School Safety – Part II – School Bus and School Building Safety

In the first part of this three-part series, we discussed bullying and school violence.   In this article, we’ll delve into the safety issues related to school bus safety and unsafe school buildings.

School Buses

While watching a bunch of kids climbing onto a big yellow bus is certainly cute, the school buses used in school districts around the country do pose hazards to your children that you should be aware of.

Many school buses run on diesel so they emit toxic emissions. These toxic emissions can cause and exacerbate many health conditions in children such as asthma.  Most busses do not have the safety features that are required in family automobiles and other vehicles such as seat belts. 

Aging Buildings

An overwhelming number of school buildings are in disrepair.   This is particularly true in rural and urban areas with a lower-income population.  Students attend school in aging buildings that have foundation issues, cracked or broken windows, plumbing problems, and roof leaks.   Unfortunately you see this affecting the same population of students that are not getting the same quality of education – rural and disadvantaged students. 

Students in many districts deal with extreme temperatures because of faulty heating and cooling systems or the lack thereof.

Students must sit through class in very cold temperatures as aging boilers do not provide adequate heat during the coldest winter months.  They also sit through classes in very hot temperatures during late summer because the school buildings lack air conditioning.
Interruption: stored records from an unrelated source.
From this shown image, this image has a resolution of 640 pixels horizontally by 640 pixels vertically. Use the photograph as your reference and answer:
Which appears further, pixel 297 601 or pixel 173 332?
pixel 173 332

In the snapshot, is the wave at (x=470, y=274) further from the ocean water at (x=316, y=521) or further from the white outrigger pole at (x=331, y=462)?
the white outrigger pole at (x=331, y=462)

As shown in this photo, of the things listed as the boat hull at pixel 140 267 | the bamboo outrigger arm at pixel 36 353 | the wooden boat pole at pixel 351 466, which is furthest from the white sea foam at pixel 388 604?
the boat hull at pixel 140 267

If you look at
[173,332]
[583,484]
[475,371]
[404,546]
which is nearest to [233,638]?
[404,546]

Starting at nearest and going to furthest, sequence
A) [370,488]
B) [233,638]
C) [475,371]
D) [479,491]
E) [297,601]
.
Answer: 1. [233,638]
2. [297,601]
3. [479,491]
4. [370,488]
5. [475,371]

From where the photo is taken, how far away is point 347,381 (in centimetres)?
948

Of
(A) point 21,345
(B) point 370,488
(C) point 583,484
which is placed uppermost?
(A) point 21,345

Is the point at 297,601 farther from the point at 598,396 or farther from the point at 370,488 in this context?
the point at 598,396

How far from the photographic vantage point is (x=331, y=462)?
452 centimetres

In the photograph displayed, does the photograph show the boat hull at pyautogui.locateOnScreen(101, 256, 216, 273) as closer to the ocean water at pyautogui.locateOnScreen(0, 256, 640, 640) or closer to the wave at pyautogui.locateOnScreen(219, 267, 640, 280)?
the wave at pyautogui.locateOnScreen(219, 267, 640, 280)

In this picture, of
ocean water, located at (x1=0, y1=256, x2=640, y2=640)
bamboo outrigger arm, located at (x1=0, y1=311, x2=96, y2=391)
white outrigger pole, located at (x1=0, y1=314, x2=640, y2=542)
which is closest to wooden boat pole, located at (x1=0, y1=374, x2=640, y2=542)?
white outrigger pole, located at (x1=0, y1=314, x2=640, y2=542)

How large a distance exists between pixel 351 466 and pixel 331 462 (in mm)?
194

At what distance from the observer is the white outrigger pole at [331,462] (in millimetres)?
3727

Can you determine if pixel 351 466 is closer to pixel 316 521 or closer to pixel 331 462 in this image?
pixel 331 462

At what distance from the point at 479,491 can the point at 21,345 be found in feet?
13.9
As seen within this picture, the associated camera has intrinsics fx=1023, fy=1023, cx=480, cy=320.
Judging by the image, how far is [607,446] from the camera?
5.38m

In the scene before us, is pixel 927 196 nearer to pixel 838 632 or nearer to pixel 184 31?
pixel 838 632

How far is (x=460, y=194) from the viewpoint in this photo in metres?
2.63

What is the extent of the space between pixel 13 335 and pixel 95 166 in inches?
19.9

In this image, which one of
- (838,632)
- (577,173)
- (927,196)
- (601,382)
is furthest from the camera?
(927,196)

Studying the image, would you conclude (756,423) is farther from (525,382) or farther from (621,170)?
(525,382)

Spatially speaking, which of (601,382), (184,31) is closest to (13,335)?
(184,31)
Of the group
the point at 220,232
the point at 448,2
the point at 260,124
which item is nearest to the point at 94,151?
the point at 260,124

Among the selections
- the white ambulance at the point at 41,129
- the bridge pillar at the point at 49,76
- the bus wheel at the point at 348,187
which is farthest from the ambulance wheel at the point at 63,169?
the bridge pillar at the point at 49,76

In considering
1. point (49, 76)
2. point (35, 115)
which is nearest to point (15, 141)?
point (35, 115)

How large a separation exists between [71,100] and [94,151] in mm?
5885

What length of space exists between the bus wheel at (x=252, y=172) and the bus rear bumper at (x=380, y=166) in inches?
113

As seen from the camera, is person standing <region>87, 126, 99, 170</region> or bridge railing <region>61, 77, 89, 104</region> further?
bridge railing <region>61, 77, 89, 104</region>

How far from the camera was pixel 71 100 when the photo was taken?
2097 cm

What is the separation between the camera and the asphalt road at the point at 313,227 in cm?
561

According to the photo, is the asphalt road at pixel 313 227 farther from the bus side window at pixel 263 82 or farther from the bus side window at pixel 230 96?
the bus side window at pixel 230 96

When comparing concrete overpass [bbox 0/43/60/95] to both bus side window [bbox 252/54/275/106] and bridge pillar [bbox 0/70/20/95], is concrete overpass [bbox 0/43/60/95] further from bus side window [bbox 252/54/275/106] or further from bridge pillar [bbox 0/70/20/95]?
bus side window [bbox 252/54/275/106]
Many school buildings are have poor ventilation systems.   Poor ventilation can lead to diminished indoor air quality including higher levels of airborne particulates and carbon dioxide. It can increase the chances of catching communicable diseases cause by airborne viruses and bacteria.

Drinking Water

Drinking water has become a huge topic of interest in recent years as more districts are discovering how unsafe their water is.  Many schools have drinking water with high amounts of heavy metals like lead and copper, while others have toxic levels of PFAS.


Many outdated school buildings make security a large problem. From having dark, secluded hallways, with limited to no visibility to having entrances that make it difficult to keep unwanted visitors out, older buildings make it next to impossible to keep children safe.  While they can be retrofitted with modern security features, many districts simply can’t afford to do it.   These districts tend to be those in rural and disadvantaged areas. 

The goal of the current administration is to address many of these safety and security issues.   Recent legislation under the Biden administration is directing new funding to help solve this crisis.  It remains to be seen if the money is actually allocated to the school districts that need it most and that it is used for the intended purpose of protecting students by updating the infrastructure that is the foundation of brick and mortar schools.